Page extract:
□ □ □
Romer's 'Osteology of the reptiles', 'Vertebrate palaeontology' and the
'Vertebrate body'(Parsons co-authors in later editions), are older books ,
but good illustrations and good starting point for getting a broad
understanding of anatomy of various groups (phylogenetic info has aged).

The phylogenetic info is of historical interest...

Other textbooks:
Carroll's 'Patterns and process of vertebrate evolution' and 'vertebrate
paleontology and evolution' are worth looking at.

Updates of Romer's books, but not recent ones. Again more of historical interest.

There is a book by Kenneth Kardong on vertebrate anatomy. It is more neontologically oriented, but at least it's recent.

Benton's 'vertebrate palaeontology'

Comes in three editions. I've seen the 2nd (1997) and the 3rd (2004). Benton being "the man who writes faster than his shadow" (he publishes almost once a month), the update from the 2nd to the 3rd was in places done very sloppily; for example, Benton uncritically accepted the only analysis that ever found the oviraptorosaurs to be birds -- and yet treats *Caudipteryx* in the "Mesozoic sauropsids" chapter rather than the "birds" chapter. Still, all three versions are great introductions into what wondrous kinds of vertebrates there have been. They are especially noteworthy for treating post-Devonian chondrichthyans and actinopterygians in quite some detail; usually, books of this kind have a rather linear arrangement from amphioxus to man and mostly ignore the "side branches" -- Benton's much less so.
□ □ □
Dataset extract:
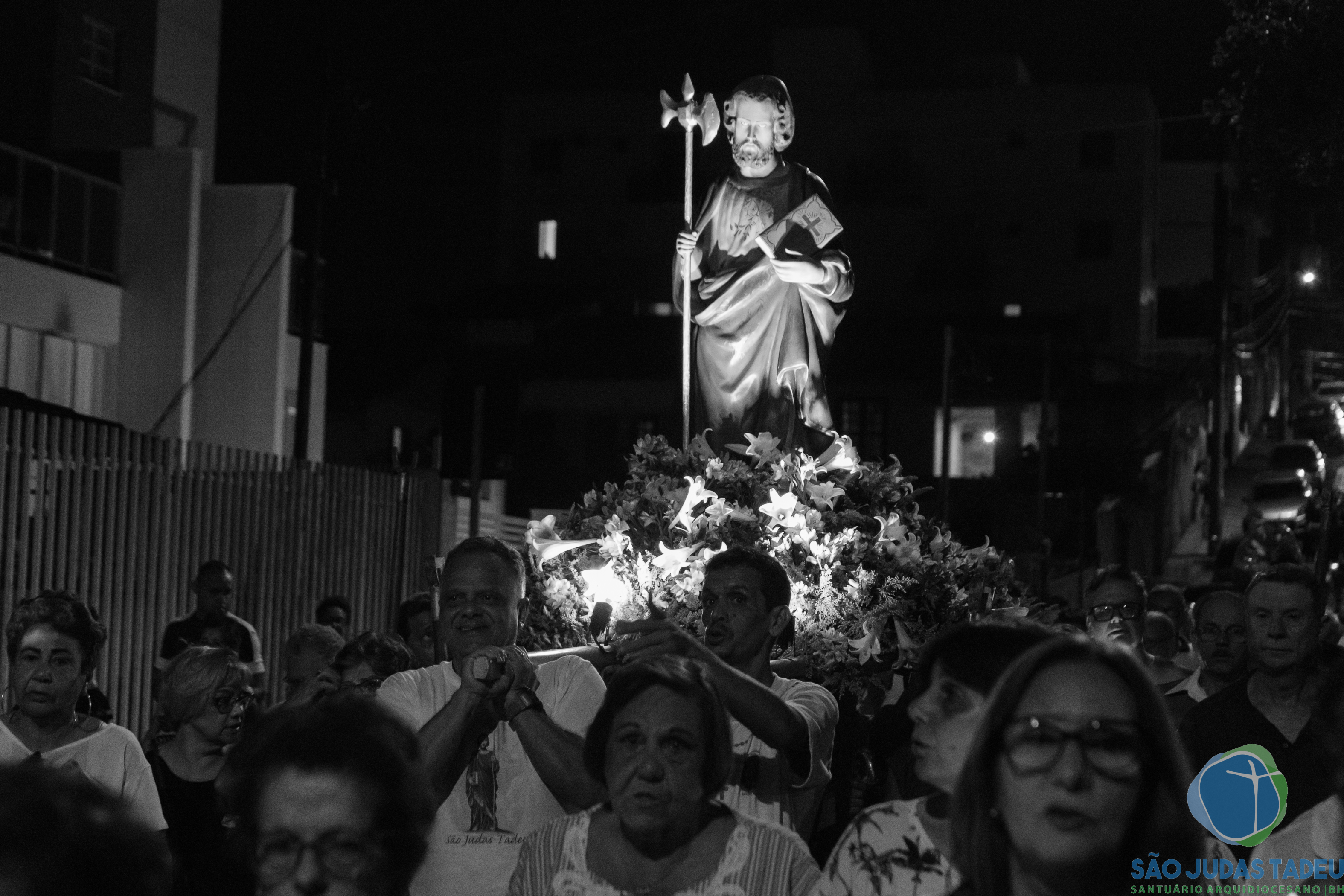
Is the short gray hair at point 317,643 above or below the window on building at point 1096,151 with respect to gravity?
below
□ □ □
Task objective: Write out the full text of the notes on vertebrate anatomy and paleontology books above, word for word and without changes.

Output below:
Romer's 'Osteology of the reptiles', 'Vertebrate palaeontology' and the
'Vertebrate body'(Parsons co-authors in later editions), are older books ,
but good illustrations and good starting point for getting a broad
understanding of anatomy of various groups (phylogenetic info has aged).

The phylogenetic info is of historical interest...

Other textbooks:
Carroll's 'Patterns and process of vertebrate evolution' and 'vertebrate
paleontology and evolution' are worth looking at.

Updates of Romer's books, but not recent ones. Again more of historical interest.

There is a book by Kenneth Kardong on vertebrate anatomy. It is more neontologically oriented, but at least it's recent.

Benton's 'vertebrate palaeontology'

Comes in three editions. I've seen the 2nd (1997) and the 3rd (2004). Benton being "the man who writes faster than his shadow" (he publishes almost once a month), the update from the 2nd to the 3rd was in places done very sloppily; for example, Benton uncritically accepted the only analysis that ever found the oviraptorosaurs to be birds -- and yet treats *Caudipteryx* in the "Mesozoic sauropsids" chapter rather than the "birds" chapter. Still, all three versions are great introductions into what wondrous kinds of vertebrates there have been. They are especially noteworthy for treating post-Devonian chondrichthyans and actinopterygians in quite some detail; usually, books of this kind have a rather linear arrangement from amphioxus to man and mostly ignore the "side branches" -- Benton's much less so.